Convicted of: Murder

Sentence: 29 Years to Life

Year of Conviction: 1996

Cost of Wrongful Incarceration*: $1,867,669 and counting

*According to the Legislative Analyst’s Office 2018-19 annual costs per CA inmate

Jermaine Smothers

Jermaine Smothers was accused of shooting and killing Ernesto Flores on May 11, 1995. Jermaine consistently maintained that he did not shoot and kill Ernesto. Despite passing a polygraph examination prior to trial and despite the exceedingly unreliable eyewitnesses who claimed that they saw him shoot Flores, he was convicted of murder and conspiracy to commit murder.

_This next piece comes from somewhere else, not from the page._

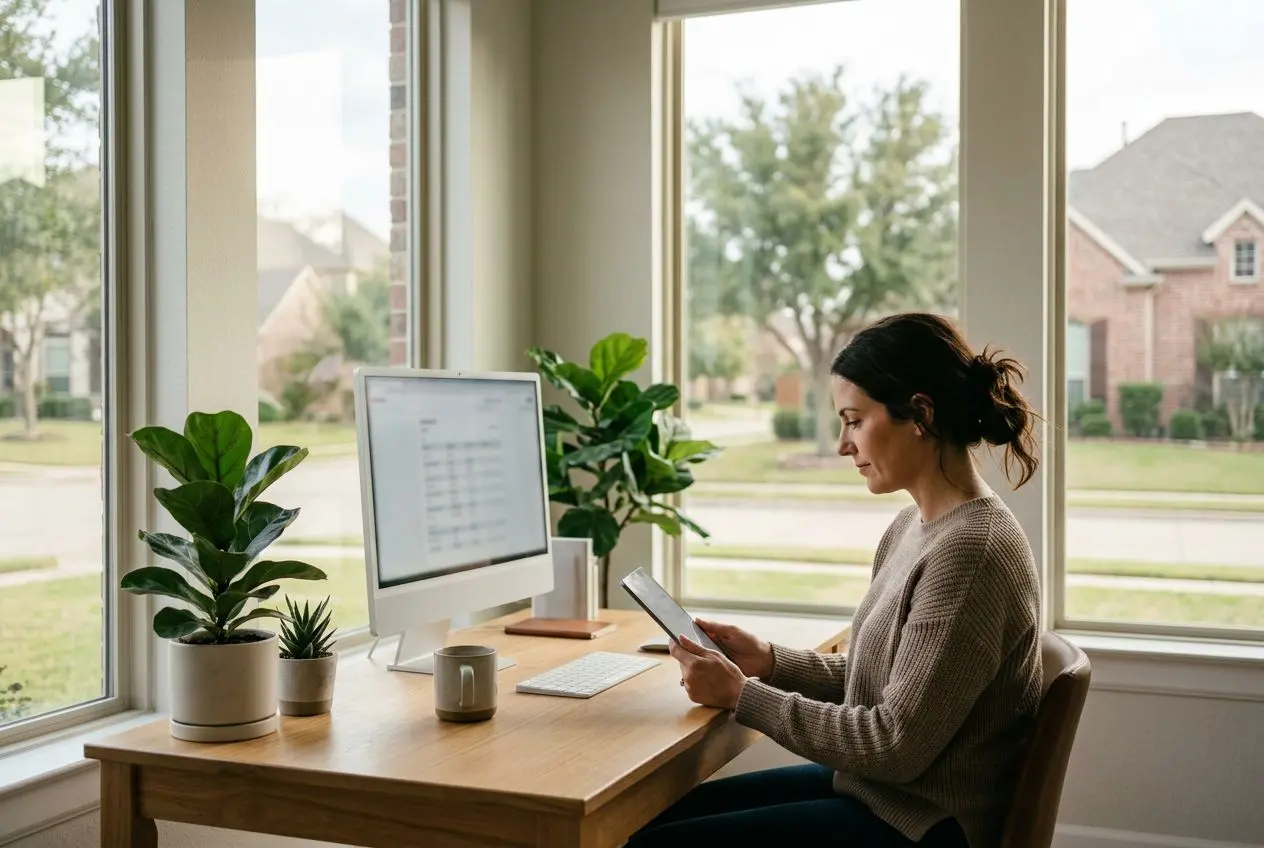 Remote Work and DFW Suburbs: Finding Your Ideal Flexible Lifestyle Home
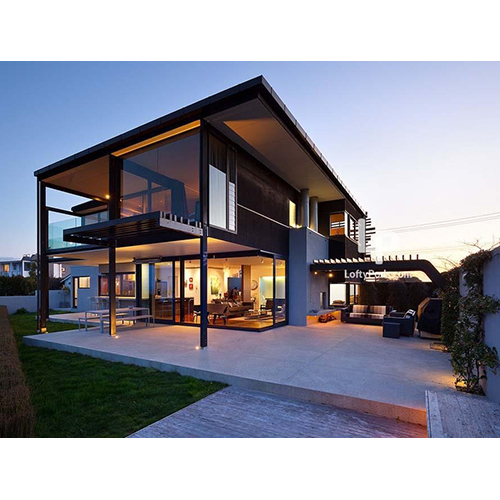 Prefabricate Bungalow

The trial judge gave him a sentence of 29 years-to-life.

In 2001, an Oceanside Police Department homicide detective working on an unrelated homicide case inadvertently discovered evidence that Jermaine was not the shooter in Ernesto’s murder. During the course of her investigation, she came into contact with several people who said that Jermaine was incarcerated for a crime he did not commit. In 2005, she began looking further into Jermaine’s case.

Over the next several years she interviewed several witnesses who told her who the real shooter was. Further, several of the critical eyewitnesses against Jermaine admitted they lied at his trial. In 2008, the detective presented the case to the California Innocence Project (CIP), shortly before her retirement. Since that time, both she and CIP have jointly investigated Jermaine’s case and uncovered further evidence of innocence.

In 2018, CIP filed a post-conviction petition on Jermaine’s behalf with evidence showing the eyewitnesses were wrong in their identification and that the true perpetrator is someone else.  His case is scheduled to go to an evidentiary hearing in March of 2019.